ГИППОПОТАМЫ
«Eine asiatische Giftpflanze» (la plante vénéneuse) на старой земле великих мастеров, мыслителей и поэтов, а среди своих неприкаянный, я русский.
Мое имя «бесполезно» — если посмотреть на литературное ремесло, как на «приятное и полезное»: учительное и воспитательное (по Льву Толстому), и развлекающее (бодрит к работе); или говорят: «непонятно» — что ж, сапоги шьют по мерке и нет одинаковых почерков, а дураку — понимать все хочет. Или, и такое слышу: «вздор» — ваше пристрастие к ерунде (goût de l’absurde).
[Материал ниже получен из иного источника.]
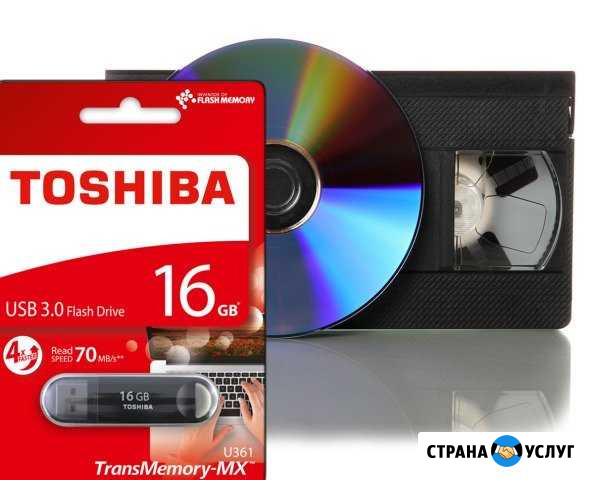 Оцифровка видеокассет Рязань - изображение 1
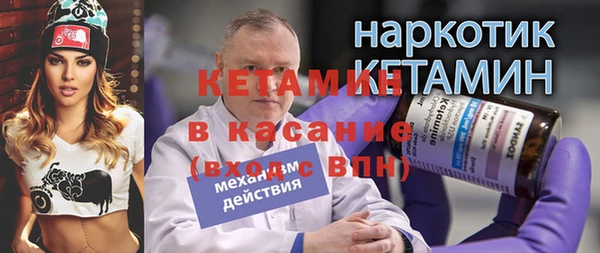 молекула духа Михайловка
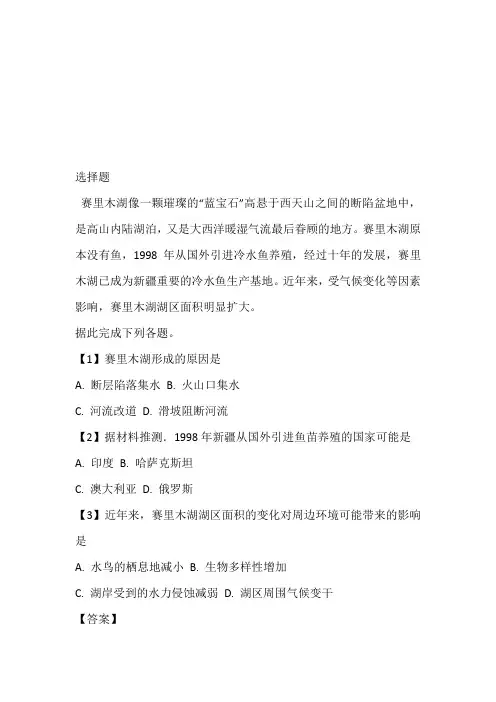 2022至2023年年高二下半年期中考试地理免费试卷完整版(湖北省公安县车胤中学)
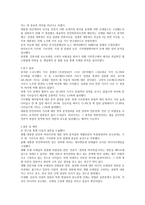 정권의 성격변화와 언론보도 대통령 친인척 비리보도의 뉴스프레임 중심 -2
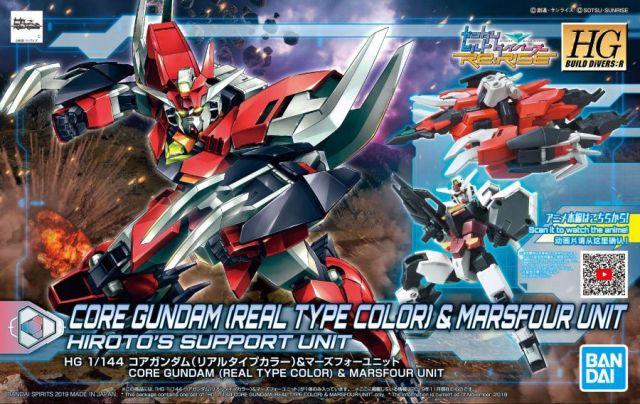 HDBD:R 1/144 #008 Core Gundam (Real Type Color) & Marsfour Unit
С 1921 г. в России, на моей родине, и с 1931 г. на чужбине, в Европе, по-русски не издают моих книг, я перестаю быть на книжном рынке, как «литературная единица», а все эти годы я пишу.
Слово! — верую и исповедую, люблю и тружусь.
Моим глазам в какой-то мере открыт мир сновидений — ерунда и вздор на лавочный глаз, а сказка (Mahrchen) в германском и восточном, мне она свой благоустроенный «тибетский дом»; в легендах же я чувствую несравненно больше живой жизни, чем в исторических матерьялах.
Я пишу по-русски.
Но разве стиль можно передать на другую речь?
Перевести, значит, обесптичить (оглушить). И вся моя словесная игра, все мои опыты «природного русского лада» закрыты, и в переводе из разглаженных завитков и завитушек лишь выблескивает ведовская прядь.
По словесному чутью Jean Paulhan, автор «Les Fleurs de Tarbés», ввел меня в свое французское Святилище Слова.
Таким Святилищем четыре года (1935—1939) стоял «Mesures», Ville d’Avray — Henry et Barbara Church.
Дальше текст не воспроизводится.